Exercise prompt »
Answer these questions using the article on the millet festival in Niger:
1. At what venue was the 3rd edition of FESTIMIL held?
2. With which two organizations did the Ministry of Agriculture partner to organize the event?
3. What position does Dr Malick Ba hold?

Document extract »
════════════════

New website coming soon...

Dr Malick Ba, Country Representative, ICRISAT-Niger sharing details about varieties of millet at FESTIMIL in Niamey. Photo: ICRISAT
20
Mar

Millet, a food of the future for the Sahel region

Ahead of International Year of Millets 2023, Niger’s International Millet Festival hails the crop as beneficiary for farmers community and consumers amid climate change.

Dr Malick Ba, Country Representative, ICRISAT-Niger sharing details about varieties of millet at FESTIMIL in Niamey. Photo: ICRISAT

Dr Malick Ba, Country Representative, ICRISAT-Niger sharing details about varieties of millet at FESTIMIL in Niamey. Photo: ICRISAT

The 3rd edition of the International Millet Festival (FESTIMIL) was held at the Academy of Martial Arts in Niamey, Niger between 28th February – 1st March 2022.

The event was organized by the Ministry of Agriculture under the leadership of Mrs Hadiza Bazoum, First Lady of Niger and President of the NOOR Foundation in partnership with ICRISAT and the National Institute of Agronomic Research of Niger (INRAN). The two-day event gathered key stakeholders for exhibitions, conference and debates around ‘Adaptation of Millet to the Context of Climate Change’ and to create awareness about nutritional and health benefits of millet.

Apart from culinary competitions, food tastings, cultural performances, FESTIMIL hosted two engaging panel discussions with agri-food experts to highlight concerns over ‘Improving millet production in Sahel in the context of climate change: prospects and recommendations’ and ‘Development of markets millet-based processed products: prospects and recommendations.

════════════════

Dataset content »
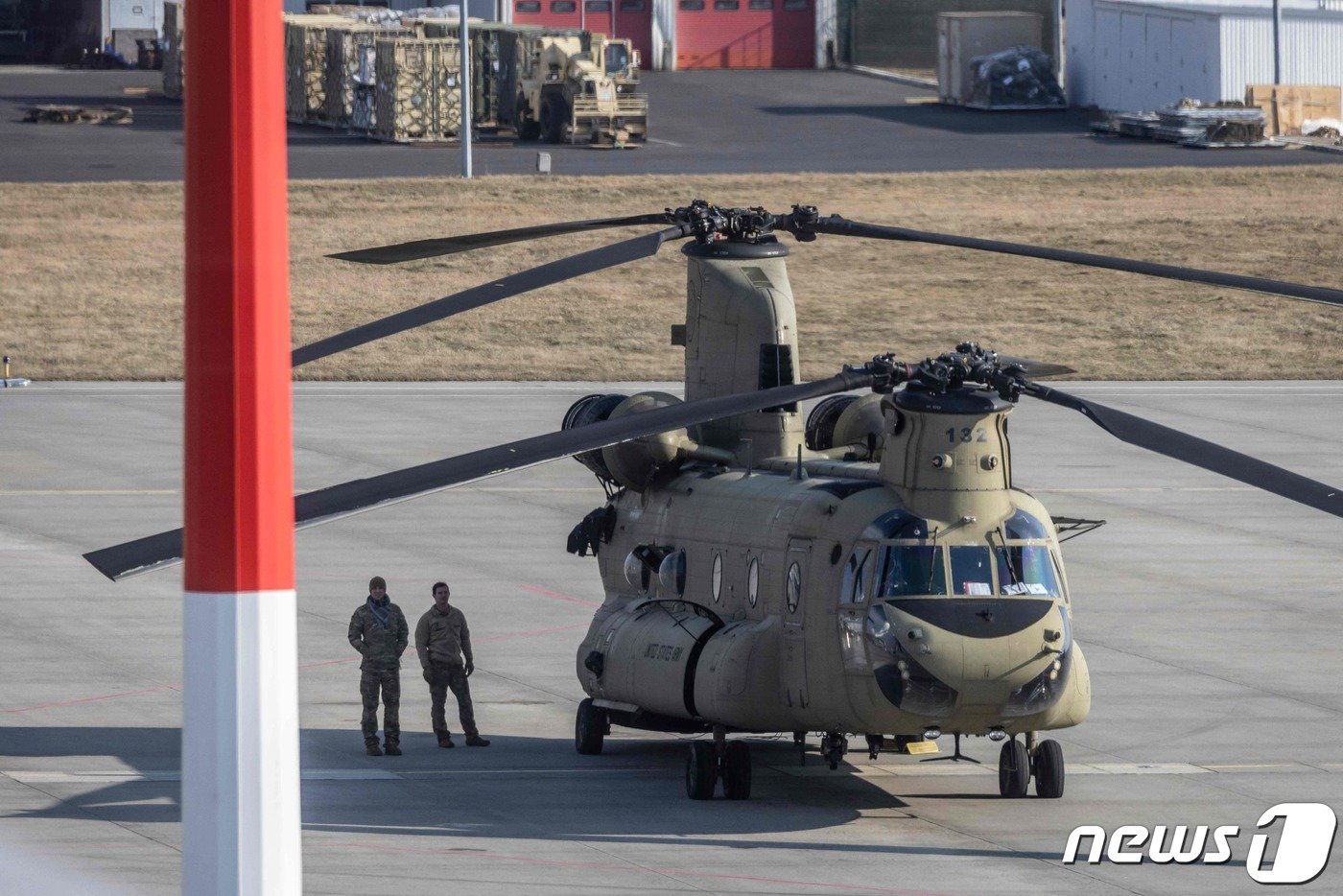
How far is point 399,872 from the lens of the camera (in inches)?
653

════════════════

Response below »
1. The Academy of Martial Arts in Niamey, Niger.
2. ICRISAT and the National Institute of Agronomic Research of Niger (INRAN).
3. Country Representative, ICRISAT-Niger.